Bank Of England Governor Cools Rate Rise Talk
The governor of the Bank of England has moved to cool speculation he will trigger a base interest rate rise sooner rather than later.
Mark Carney told the Treasury Select Committee (TSC) that there is additional spare capacity in the UK labour market that can be absorbed before the rate, used as a benchmark for home loans and saving, is increased.
He stressed that the timing of any rate rise is not as important as the fact any increase in the base rate will be "limited and gradual".
The pound strengthened on foreign currency markets, up against both the dollar and euro in late morning trades.
Mr Carney also stressed the importance of real wage growth to the recovery, saying "wage data is still softer than expected", adding that the latest data was giving the impression that a pick up in earnings growth could be imminent.
He told the committee that he expects the base rate, in five years' time, to be "materially below" the historic average of 5%. It currently sits at a historic low of 0.5%.

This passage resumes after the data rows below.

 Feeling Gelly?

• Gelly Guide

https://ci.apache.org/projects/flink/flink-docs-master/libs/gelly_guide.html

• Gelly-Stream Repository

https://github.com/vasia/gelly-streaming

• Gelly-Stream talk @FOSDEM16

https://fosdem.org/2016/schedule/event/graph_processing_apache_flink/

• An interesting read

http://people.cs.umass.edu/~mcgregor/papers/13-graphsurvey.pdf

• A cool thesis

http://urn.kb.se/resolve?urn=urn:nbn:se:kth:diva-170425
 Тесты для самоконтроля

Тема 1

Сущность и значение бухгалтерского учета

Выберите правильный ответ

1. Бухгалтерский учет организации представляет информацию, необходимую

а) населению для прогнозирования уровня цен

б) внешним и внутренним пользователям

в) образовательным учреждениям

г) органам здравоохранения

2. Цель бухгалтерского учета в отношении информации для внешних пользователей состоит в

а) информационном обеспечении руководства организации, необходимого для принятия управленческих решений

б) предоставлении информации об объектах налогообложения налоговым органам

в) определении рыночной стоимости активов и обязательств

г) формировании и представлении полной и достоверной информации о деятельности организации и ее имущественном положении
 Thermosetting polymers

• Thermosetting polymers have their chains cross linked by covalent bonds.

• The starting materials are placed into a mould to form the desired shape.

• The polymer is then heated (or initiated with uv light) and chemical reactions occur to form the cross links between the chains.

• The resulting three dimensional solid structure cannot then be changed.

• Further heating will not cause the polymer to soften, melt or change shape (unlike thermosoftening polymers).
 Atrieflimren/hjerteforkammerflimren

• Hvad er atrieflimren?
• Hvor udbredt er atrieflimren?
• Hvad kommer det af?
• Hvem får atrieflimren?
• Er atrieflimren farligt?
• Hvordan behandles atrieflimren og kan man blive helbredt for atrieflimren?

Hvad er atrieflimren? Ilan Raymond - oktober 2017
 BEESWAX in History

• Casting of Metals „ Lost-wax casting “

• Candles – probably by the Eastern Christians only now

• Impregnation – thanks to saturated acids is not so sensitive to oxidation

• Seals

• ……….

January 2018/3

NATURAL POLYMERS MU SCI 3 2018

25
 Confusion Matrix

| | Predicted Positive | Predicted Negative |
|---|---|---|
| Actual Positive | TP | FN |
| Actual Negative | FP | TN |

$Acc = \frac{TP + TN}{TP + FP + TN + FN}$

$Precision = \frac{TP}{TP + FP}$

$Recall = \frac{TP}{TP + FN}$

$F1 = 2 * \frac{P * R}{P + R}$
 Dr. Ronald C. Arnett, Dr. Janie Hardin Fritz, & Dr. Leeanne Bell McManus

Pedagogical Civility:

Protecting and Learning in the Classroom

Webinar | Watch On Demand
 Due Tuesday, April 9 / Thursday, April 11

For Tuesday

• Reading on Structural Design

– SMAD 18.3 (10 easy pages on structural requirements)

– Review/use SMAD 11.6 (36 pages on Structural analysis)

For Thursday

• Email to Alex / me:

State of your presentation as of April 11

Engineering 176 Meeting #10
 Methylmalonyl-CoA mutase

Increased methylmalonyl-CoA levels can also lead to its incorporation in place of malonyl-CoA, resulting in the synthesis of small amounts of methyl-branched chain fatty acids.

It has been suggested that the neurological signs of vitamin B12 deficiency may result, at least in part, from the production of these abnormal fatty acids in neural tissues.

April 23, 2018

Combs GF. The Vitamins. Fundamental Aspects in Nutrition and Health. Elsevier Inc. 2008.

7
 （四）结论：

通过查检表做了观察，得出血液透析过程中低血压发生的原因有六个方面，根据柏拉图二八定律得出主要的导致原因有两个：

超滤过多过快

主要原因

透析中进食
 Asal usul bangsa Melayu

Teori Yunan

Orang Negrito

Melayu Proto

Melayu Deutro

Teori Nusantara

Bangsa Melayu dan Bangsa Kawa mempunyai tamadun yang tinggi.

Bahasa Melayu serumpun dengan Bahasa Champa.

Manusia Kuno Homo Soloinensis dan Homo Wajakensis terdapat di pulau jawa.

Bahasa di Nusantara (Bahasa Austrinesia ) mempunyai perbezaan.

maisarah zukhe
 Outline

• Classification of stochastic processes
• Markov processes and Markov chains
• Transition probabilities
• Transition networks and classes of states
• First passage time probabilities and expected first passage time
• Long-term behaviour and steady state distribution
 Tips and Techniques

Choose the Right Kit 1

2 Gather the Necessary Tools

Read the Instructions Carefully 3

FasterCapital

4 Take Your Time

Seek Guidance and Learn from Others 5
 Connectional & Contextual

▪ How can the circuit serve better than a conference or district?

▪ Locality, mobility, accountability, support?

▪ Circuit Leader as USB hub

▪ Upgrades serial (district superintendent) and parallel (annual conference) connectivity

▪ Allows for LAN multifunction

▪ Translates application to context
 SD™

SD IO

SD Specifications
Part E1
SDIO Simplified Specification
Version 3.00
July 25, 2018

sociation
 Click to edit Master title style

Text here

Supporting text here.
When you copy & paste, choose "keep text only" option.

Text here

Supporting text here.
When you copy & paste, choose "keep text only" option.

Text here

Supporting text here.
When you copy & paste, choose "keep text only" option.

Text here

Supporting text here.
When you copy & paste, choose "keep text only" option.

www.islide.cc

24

TSC member and Labour MP Pat McFadden said the bank's shifting position on rates was like an "unreliable boyfriend - one day hot, one day cold".
In recent days Mr Carney has hinted that a rate rise may occur in coming months. Many analysts expected a rise before the end of 2014.
Deputy governor Charlie Bean also told MPs that all of the bank's Monetary Policy Committee members were struck by the markets' high degree of certainty before June 12's Mansion House speeches, where hints on a rise were given.
Mr Carney's TSC comments come as new figures have been released showing the impact of the Mortgage Market Review rules starting to bite.
The sector most affected has been those trying to get a better deal with current providers or swapping to another lender for a more competitive rate.
The number of homeowners re-mortgaging their properties has dropped 11% in a month, according to the British Bankers' Association (BBA).
It said approved re-mortgages in May reached 18,206, down 11% on April's figure of 20,448.
The BBA said that in comparison, the number of house purchase mortgages remained virtually flat in May, at 41,757.
On Monday, big homebuilders and property management firms were hit as investors started to shift out of the sector, fearing a slowdown in construction.